• ASSIGNED TASK: For the data that follows, return each line unchanged and drop the pictures.

Collected data entries:
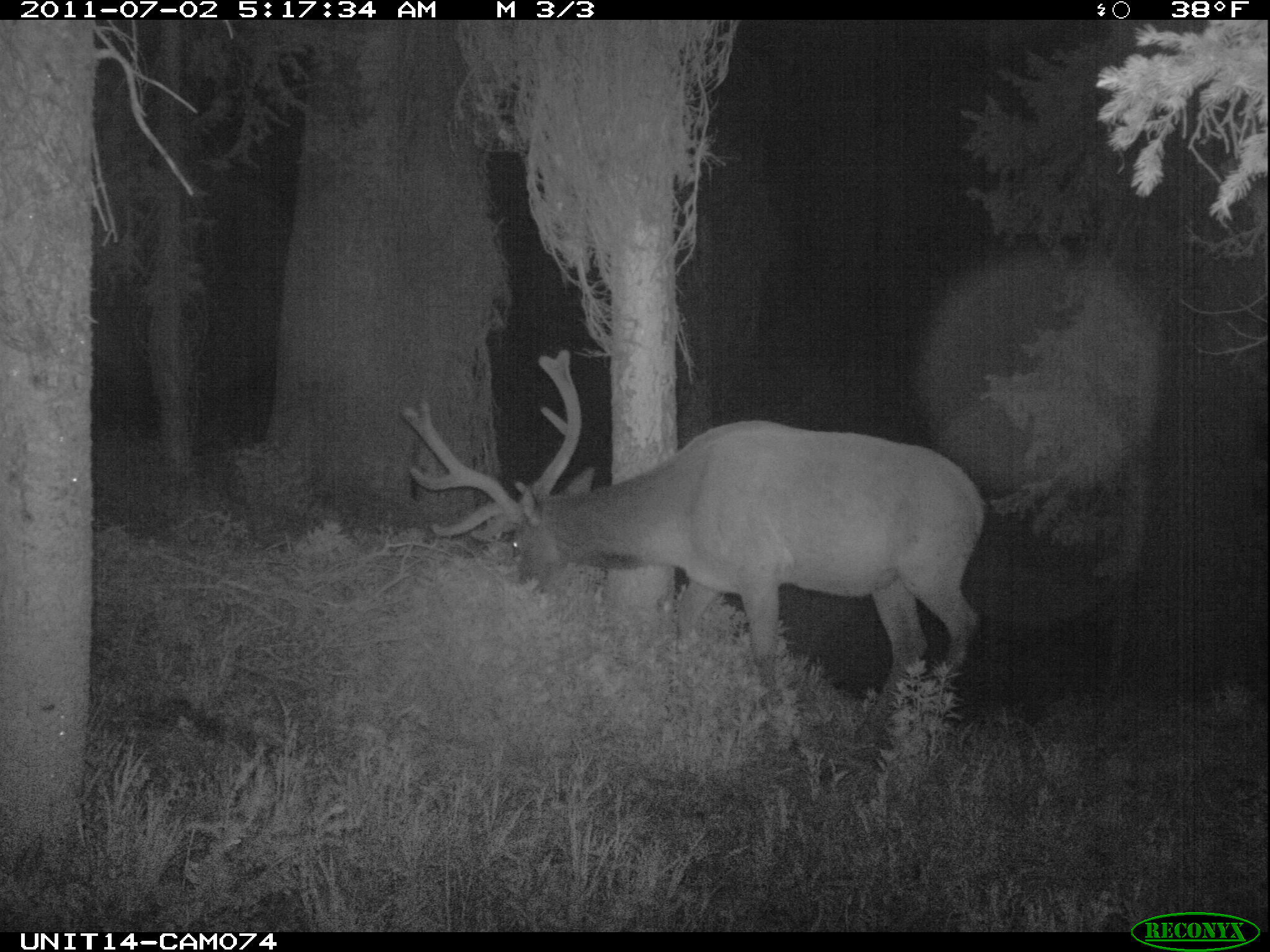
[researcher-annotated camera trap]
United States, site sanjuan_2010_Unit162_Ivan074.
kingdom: Animalia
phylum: Chordata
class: Mammalia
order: Artiodactyla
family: Cervidae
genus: Cervus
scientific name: Cervus elaphus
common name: red deer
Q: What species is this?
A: Cervus elaphus (red deer).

• SOLUTION TO THIS PROBLEM:
[researcher-annotated camera trap]
United States, site sanjuan_2010_Unit162_Ivan074.
kingdom: Animalia
phylum: Chordata
class: Mammalia
order: Artiodactyla
family: Cervidae
genus: Cervus
scientific name: Cervus elaphus
common name: red deer
Q: What species is this?
A: Cervus elaphus (red deer).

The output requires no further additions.